Amy Lutes
poet. author. artist
milky-way-472975.jpg

cartographie

 

Mapping my soul's wanderings.

New Micro Monday Flash Fiction! {Blue}

Well, it's been a long time since I've blogged on a regular basis. I'm going to make a heroic attempt to keep with it this time.

One aspect of my blog I really enjoyed, and that I think would be a lot of fun to keep up with, was the Micro Monday Flash Fiction (#mmflashfic). Every Monday, I'll pick a random word and write 300 words of fiction incorporating that word. You're welcome and encouraged to join in. Post your flash fiction here, in the comments, or link up to your own blog via Twitter with #mmflashfic. 

Today's word prompt: blue.

blueflower.jpg

Her blue eyes matched the tiny blue flowers filling the fields surrounding her, matched the blue sky above her.

She looked down, uncertain. But then she closed her blue eyes and lifted her hands, and the sky darkened. Thousands of tiny blue flowers lifted from their places on the ground to hover in the air, a cornflower cloud above her head, waiting for the command.

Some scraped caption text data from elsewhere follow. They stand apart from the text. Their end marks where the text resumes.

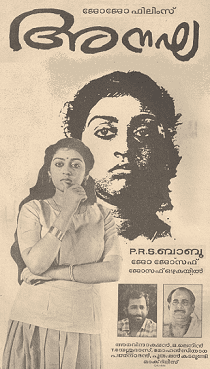 Anagha movie poster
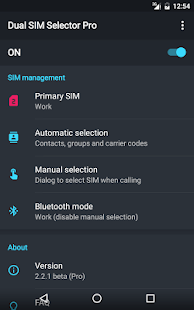 Dual SIM Selector- screenshot thumbnail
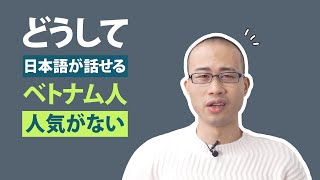 日本語がうまいベトナム人はどうして人気がない II Tại sao người Việt nói tiếng Nhật giỏi lại không được người Nhật hâm mộ?
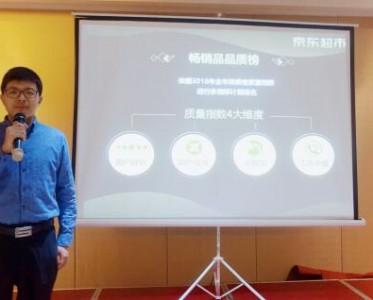 京东超市年度排行榜:营养 健康 天然成永恒关键词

Tiny crumbles of dirt fell on her head and around her from the roots dangling beneath the flowers.

She sighed. She didn’t need this many. In her mind’s eye, she could see exactly the one she needed, and so she lowered her left hand, commanding all but that one to replant themselves back into the earth. The singled-out flower floated toward her outstretched right hand, and she opened her blue eyes as her fingers touched the stem.

She cupped the roots in her hands, protecting the fragile life she carried, hoping it would survive, hoping against hope that it was indeed what she needed.

She turned and hurried back through the fields and into the cover of the forest toward her mentor’s hut.  The door burst open before she even touched the wood, and the old woman looked up from her precise calculations of herbs at the table.

“I have it!” she breathed. “I have it. I saw it, just as you said I would.”

The old woman smiled, her toothy grin crooked. “I knew you would,” she said, gently taking the flower from the hands of her apprentice. “Your power is greater than you yet understand. Now, let us make the antidote.”

As the old woman turned to grind up the precious flower, the blue eyes turned toward a bed in the corner, where a young man lay, dead.

Her lover.

The man she killed.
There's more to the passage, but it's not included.